## Import Libraries

In [4]:
from bs4 import BeautifulSoup
import requests
import re
import pandas as pd

## Collect Data From ZRankings.com

In [5]:
page = 0
result = []

# Loop through 7 pages of snow resort data
while page < 8:
    page = page + 1
    
    # Request to extract data from zrankings.com
    response = requests.get('https://www.zrankings.com/ski-resorts/snow?_=1615734995765&page=' + str(page))
    text = BeautifulSoup(response.text, 'html.parser')
    
    # Div tag where all data we want exists
    snowTable = text.find('div', {'class': 'tableshow table-wrap'})
    rows = snowTable.find_all('tr')
    
    # Iterating through each row of ski resorts and striping text from tags
    for row in rows[1:]:
        td = row.find_all('td')

- _PROBLEMS TO SOLVE_
1. In the scraping code, why does the script search for the div with the class 'tableshow table-wrap'? Answer in one to three sentences.
2. Which parser does the scraping code pass to BeautifulSoup?
3. List every library or module that the scraping code imports.
The entries that follow come from a different source than the scraping code.

- _DATA SHOWN_

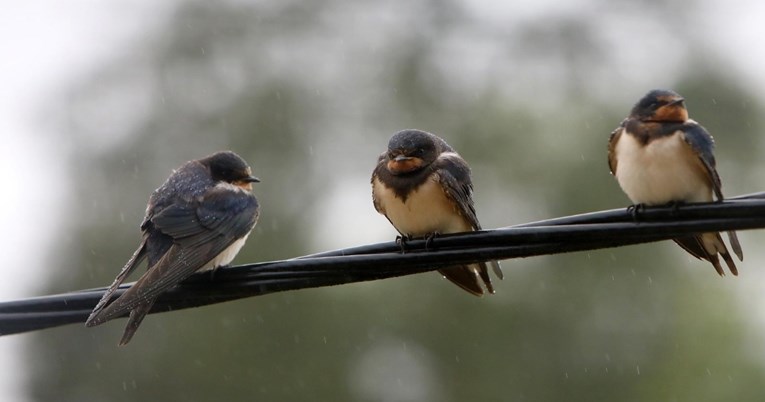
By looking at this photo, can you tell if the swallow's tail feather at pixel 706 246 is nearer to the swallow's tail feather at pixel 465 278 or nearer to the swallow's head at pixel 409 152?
the swallow's tail feather at pixel 465 278

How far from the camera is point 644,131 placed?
19.2 ft

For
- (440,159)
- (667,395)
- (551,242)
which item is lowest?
(667,395)

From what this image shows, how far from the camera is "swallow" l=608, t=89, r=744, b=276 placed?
5.70m

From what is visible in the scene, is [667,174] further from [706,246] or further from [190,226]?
[190,226]

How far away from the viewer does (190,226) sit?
241 inches

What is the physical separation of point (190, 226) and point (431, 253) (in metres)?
1.62

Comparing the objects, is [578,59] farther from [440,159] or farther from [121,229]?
[440,159]

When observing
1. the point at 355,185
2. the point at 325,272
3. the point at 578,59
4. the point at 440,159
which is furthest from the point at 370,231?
the point at 325,272

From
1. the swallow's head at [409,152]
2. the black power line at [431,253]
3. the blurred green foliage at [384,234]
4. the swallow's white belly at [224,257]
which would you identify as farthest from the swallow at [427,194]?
the blurred green foliage at [384,234]

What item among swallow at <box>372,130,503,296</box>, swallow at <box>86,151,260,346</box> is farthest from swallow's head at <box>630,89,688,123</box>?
swallow at <box>86,151,260,346</box>

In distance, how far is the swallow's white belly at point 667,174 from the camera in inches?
225

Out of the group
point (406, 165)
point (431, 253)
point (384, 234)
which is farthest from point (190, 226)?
point (384, 234)

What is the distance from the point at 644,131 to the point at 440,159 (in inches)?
50.0

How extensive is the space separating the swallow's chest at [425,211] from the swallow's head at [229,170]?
0.75m
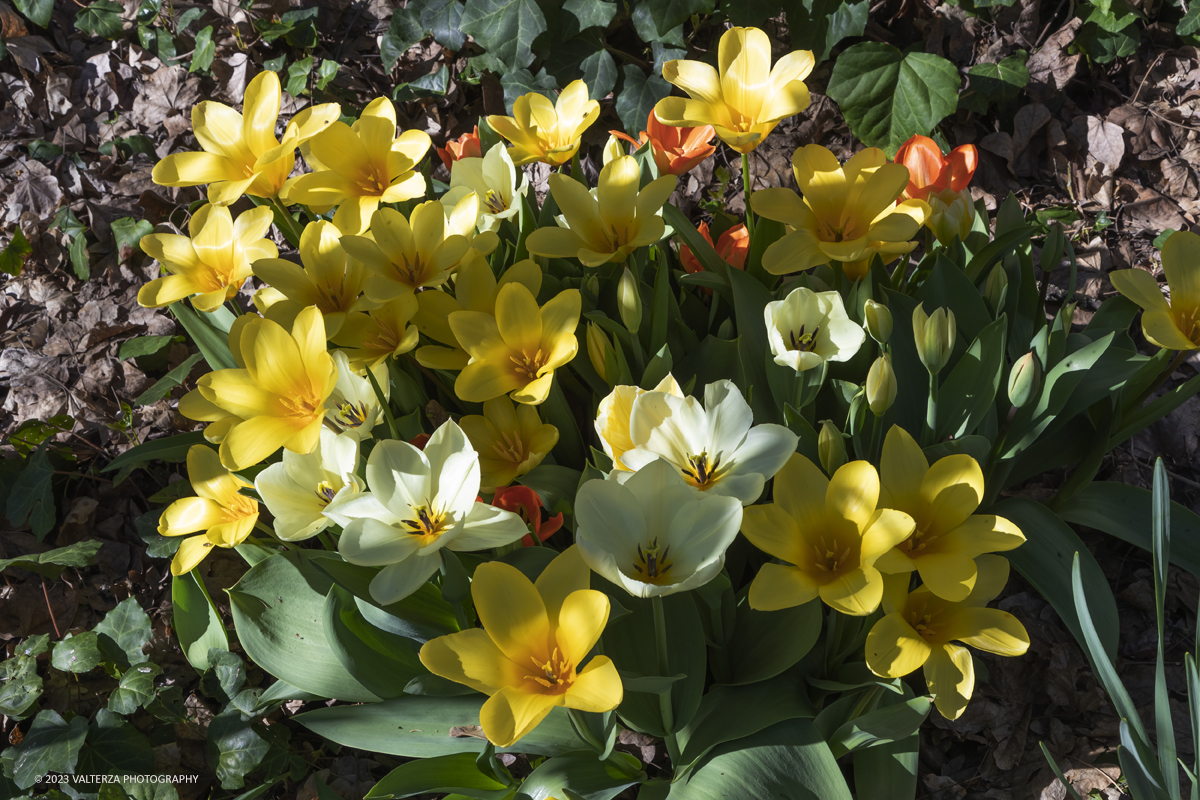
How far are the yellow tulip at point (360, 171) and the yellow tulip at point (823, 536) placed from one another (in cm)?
84

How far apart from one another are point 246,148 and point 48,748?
3.91ft

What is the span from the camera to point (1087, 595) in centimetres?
135

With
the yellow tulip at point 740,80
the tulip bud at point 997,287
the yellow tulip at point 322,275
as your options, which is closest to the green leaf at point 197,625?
the yellow tulip at point 322,275

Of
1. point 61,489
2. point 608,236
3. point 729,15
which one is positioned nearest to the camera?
point 608,236

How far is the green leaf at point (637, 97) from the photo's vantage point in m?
2.41

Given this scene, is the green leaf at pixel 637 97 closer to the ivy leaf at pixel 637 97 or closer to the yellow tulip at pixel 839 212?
the ivy leaf at pixel 637 97

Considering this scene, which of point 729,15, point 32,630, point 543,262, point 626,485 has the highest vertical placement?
point 729,15

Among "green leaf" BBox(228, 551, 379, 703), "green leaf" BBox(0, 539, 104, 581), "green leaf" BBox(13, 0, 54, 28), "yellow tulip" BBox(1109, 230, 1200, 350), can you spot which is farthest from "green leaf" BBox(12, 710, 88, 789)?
"green leaf" BBox(13, 0, 54, 28)

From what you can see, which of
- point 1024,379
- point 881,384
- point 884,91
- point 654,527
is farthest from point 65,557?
point 884,91

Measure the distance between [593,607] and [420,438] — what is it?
19.4 inches

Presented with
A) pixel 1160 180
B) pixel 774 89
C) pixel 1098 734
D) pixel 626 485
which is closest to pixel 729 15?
pixel 774 89

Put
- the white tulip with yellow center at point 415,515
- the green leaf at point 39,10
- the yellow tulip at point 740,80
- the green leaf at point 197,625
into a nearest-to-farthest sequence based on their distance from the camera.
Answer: the white tulip with yellow center at point 415,515, the yellow tulip at point 740,80, the green leaf at point 197,625, the green leaf at point 39,10

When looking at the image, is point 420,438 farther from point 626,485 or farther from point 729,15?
point 729,15

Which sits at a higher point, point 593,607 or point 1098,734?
point 593,607
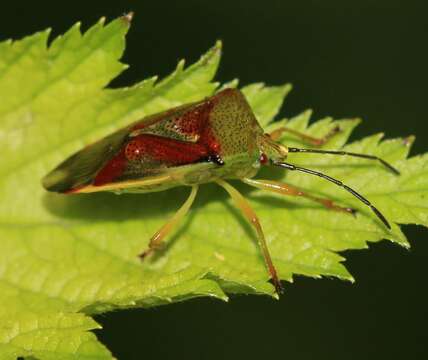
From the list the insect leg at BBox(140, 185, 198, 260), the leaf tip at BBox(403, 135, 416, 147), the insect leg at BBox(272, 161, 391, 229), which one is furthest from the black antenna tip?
the insect leg at BBox(140, 185, 198, 260)

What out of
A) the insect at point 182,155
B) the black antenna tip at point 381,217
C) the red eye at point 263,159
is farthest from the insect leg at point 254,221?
the black antenna tip at point 381,217

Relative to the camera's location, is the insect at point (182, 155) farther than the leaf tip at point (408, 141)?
Yes

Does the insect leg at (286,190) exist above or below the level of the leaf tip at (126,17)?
below

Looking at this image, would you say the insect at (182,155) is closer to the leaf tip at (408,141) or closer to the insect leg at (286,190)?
the insect leg at (286,190)

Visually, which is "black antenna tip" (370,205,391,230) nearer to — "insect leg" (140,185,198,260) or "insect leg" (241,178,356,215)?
"insect leg" (241,178,356,215)

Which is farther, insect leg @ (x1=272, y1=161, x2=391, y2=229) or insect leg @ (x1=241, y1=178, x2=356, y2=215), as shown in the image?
insect leg @ (x1=241, y1=178, x2=356, y2=215)

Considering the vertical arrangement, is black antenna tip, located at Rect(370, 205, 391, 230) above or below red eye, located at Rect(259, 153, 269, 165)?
below

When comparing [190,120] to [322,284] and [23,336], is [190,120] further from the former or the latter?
[322,284]

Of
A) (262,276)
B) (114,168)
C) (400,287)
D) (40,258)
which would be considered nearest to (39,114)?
(114,168)

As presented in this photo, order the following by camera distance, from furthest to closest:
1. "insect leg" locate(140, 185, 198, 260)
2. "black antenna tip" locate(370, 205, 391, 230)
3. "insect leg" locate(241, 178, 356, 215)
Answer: "insect leg" locate(140, 185, 198, 260) → "insect leg" locate(241, 178, 356, 215) → "black antenna tip" locate(370, 205, 391, 230)
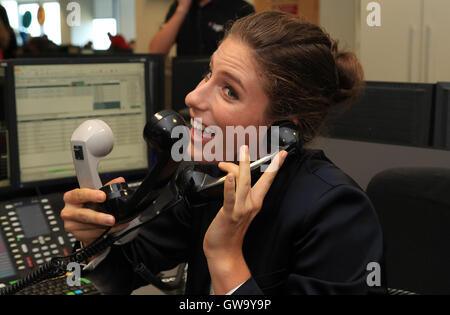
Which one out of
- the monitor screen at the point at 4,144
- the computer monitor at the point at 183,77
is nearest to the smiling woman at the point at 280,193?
the monitor screen at the point at 4,144

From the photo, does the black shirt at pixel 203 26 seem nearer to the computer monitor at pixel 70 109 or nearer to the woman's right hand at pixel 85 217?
the computer monitor at pixel 70 109

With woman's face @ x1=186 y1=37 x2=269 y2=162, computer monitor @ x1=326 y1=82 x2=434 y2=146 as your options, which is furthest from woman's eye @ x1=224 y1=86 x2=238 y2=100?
computer monitor @ x1=326 y1=82 x2=434 y2=146

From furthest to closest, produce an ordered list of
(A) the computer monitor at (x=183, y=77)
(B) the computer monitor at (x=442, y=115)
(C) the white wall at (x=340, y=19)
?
(C) the white wall at (x=340, y=19)
(A) the computer monitor at (x=183, y=77)
(B) the computer monitor at (x=442, y=115)

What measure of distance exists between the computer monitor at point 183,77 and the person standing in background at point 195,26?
24.2 inches

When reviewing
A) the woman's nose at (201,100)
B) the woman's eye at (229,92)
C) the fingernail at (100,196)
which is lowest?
the fingernail at (100,196)

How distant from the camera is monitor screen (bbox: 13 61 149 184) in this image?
146cm

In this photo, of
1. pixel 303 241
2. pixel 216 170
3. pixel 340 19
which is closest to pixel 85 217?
pixel 216 170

- _ANSWERS TO THE EXERCISES_
1. A comment in the code says that this div tag is where all the wanted data exists. The script locates it and then collects the table rows inside it.

2. It passes 'html.parser'.

3.
- BeautifulSoup (from bs4)
- requests
- re
- pandas (as pd)